Still, we want to remember, and like the inadequate wooden graves, our stories, photographs, and keepsakes try dumbly to help the dead along. Hugo describes a photograph of himself and a loved one fishing in “The Other Grave”: “See my picture. / See my mustache then. Any photo fades. / You remain in yellow with your catch.” It is hard not to think of the pictures of Hugo that are ubiquitous in Missoula, of him grasping a gigantic fish and cackling or standing stoic, holding a whiskey and a cigarette in the same hand. Living here and seeing him so often, you can feel like you know him. But any photo fades, and these pictures of Hugo are less reminders of him than reminders that no photo can convey what he was really like—in fact we are getting farther away all the time.

So what I’m saying really is simple—that Hugo’s preoccupation with graves is a powerful and disturbing theme because it prefigured his own death. He left such an impact on poetry and on Montana that it can be hard to remember that he was young when he died, only fifty-nine, of leukemia. Reading the shortness of his life into his work, it rings louder with irony and grief: “I’ll not die of course. My health / is perfect,” he wrote in “Graves in Queens,” only seven years before he died. “If you die first,” he wrote to his wife in “With Ripley at the Grave of Albert Parenteau,” “I’ll die slow as Big Bear / my pale days thin with age, / night after night, the stars callow as children.” It is sad, sad.

We may take solace, though, that in Hugo’s work the dead are not only obscure, they are strong. He relates a theory in “Graves in Uig” that “they put the dead / here where north and east gales can find them / knowing in death we are tough, and leave the living / on the west side protected from the cold.” It’s something we’ve known all along: it is we, the living, who need the dead, not the dead who need us.

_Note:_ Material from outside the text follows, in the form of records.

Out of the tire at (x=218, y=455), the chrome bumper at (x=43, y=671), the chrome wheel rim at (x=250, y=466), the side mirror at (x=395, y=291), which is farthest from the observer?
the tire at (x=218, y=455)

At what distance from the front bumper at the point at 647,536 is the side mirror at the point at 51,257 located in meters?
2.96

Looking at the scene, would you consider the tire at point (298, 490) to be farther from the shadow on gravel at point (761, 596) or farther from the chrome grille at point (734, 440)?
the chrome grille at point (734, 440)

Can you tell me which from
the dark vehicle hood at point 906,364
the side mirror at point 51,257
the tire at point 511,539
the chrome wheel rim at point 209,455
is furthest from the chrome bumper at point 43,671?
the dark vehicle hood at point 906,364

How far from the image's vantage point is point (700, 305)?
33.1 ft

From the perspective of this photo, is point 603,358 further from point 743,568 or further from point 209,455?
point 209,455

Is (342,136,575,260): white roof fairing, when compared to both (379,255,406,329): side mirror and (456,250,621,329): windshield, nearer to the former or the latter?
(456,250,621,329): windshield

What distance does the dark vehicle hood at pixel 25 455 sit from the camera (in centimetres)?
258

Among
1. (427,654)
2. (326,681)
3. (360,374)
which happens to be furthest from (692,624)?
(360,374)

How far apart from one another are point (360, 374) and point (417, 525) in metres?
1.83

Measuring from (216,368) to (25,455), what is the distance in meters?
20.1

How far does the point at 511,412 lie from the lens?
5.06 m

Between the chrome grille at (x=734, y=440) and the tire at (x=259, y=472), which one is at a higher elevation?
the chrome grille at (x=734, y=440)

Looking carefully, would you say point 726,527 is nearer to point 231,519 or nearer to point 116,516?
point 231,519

Sometimes we just want to visit something tough as a stone in the ground. So here I’ll tell you what to do in Missoula, Montana, if you don’t know what to do, if you are restless, confused, and alone in yourself—or if you are sad.

Walk west across the railroad tracks and through the neighborhood of streets meeting at strange angles, lined with tiny houses backed by giant sheds. You didn’t bother to look up where the marker you’re looking for is, so you wander through the graveyard for a few minutes, looking at the graves from the 1920s, the ones that just read Baby, the ones where you can’t make out any name. Then you turn and see a huge elm tree at the center of the cemetery stretching to the sky. You walk to it and find Richard Hugo’s grave at its base, a small headstone flush in the ground and grown over a little bit with grass. You feel in your pockets to see if you have any token to leave there, but they are empty.

Hugo’s grave poems display an anxiety about the impossibility of adequately memorializing anyone. “Maybe the best graves stay unmarked,” Hugo wrote in “Confederate Graves in Little Rock.” “The right words never find themselves cut into stone.” But the same lines from Hugo’s poem “Glen Uig” form the epitaph on Hugo’s grave and the epigraph to Making Certain It Goes On, so both book and gravestone act together as his monument: “Believe you and I sing tiny and wise / and could if we had to eat stone and go on.” A granite slab is not an oracle, but this one is telling you to take heart. You stare at Hugo’s words for a while and then you walk home in the sun. You don’t stay at his grave for long.

Alice Bolin is a writer living in Missoula, Montana.